After graduating in IPCC after passing a tough selection, Ilshat during the year he worked at the legendary Igor Moiseyev, studied at the school of modern dance, Alexander Shishkin.
The first show in which he participated, was the famous "Notre Dame de Paris". For this he had to undergo three stages of casting, which lasted a whole year.
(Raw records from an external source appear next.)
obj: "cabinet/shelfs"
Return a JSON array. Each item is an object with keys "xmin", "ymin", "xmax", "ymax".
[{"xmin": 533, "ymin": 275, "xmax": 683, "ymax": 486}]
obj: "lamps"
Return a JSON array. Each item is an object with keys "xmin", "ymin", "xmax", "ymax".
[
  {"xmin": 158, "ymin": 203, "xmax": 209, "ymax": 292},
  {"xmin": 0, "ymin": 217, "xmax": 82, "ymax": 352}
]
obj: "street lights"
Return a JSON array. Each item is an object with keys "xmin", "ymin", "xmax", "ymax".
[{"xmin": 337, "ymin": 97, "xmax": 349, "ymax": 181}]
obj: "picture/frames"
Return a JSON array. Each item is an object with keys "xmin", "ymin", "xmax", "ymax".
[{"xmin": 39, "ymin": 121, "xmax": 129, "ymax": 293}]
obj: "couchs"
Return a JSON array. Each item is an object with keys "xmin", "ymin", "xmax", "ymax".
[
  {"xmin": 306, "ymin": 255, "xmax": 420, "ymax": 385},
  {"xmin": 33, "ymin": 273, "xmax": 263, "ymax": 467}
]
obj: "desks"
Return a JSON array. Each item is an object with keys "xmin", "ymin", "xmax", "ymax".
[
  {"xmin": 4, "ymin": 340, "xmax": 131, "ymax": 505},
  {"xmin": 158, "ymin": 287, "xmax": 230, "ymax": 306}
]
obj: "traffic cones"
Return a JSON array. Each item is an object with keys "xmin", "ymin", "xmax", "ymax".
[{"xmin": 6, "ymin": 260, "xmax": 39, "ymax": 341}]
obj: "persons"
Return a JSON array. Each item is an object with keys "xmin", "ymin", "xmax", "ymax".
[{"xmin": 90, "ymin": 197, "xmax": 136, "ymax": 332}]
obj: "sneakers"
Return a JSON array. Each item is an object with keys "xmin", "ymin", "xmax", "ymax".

In 2003, the dancer worked as a choreographer with the singer, the participant "Factories of stars-2" Irakli, touring with him around the country. Also as a choreographer he has worked with such artists as Lil Wayne, Vlad Topalov, Sergey Lazarev and others.
In 2006 Ilshat worked on contract in Israel – danced in a Grand show of "One" famous Israeli singer Rita. He also worked on contract in China.
After that Ilshat again active in musicals.

In 2010–2012 he played in two productions, the Director of which was Yegor Druzhinin. We are talking about the musical "Love and espionage" (on the play of E. graminea "Eye of the day") with Larisa Dolina and Dmitry Haratyan and starring "I am Edmond Dantes" (based on the novel A. Dumas "the Count of Monte Cristo"), in which starring Dmitri Pevtsov and Natalia Vlasova.
As in 2013, became the celebrated musical "Chicago", on the Broadway. According to the choreographer, in this musical, he's got the most experience. There he mastered the genre as "Fosse".
In summer 2014 Ilshat played the role of Gopika in the musical "Once in Odessa", organized by the popular TV series of the same name.
Also Ilshat participated in musicals such as "Bombay Dreams" and "Cats".

==Private life==
Shabaev is not married, he has no children.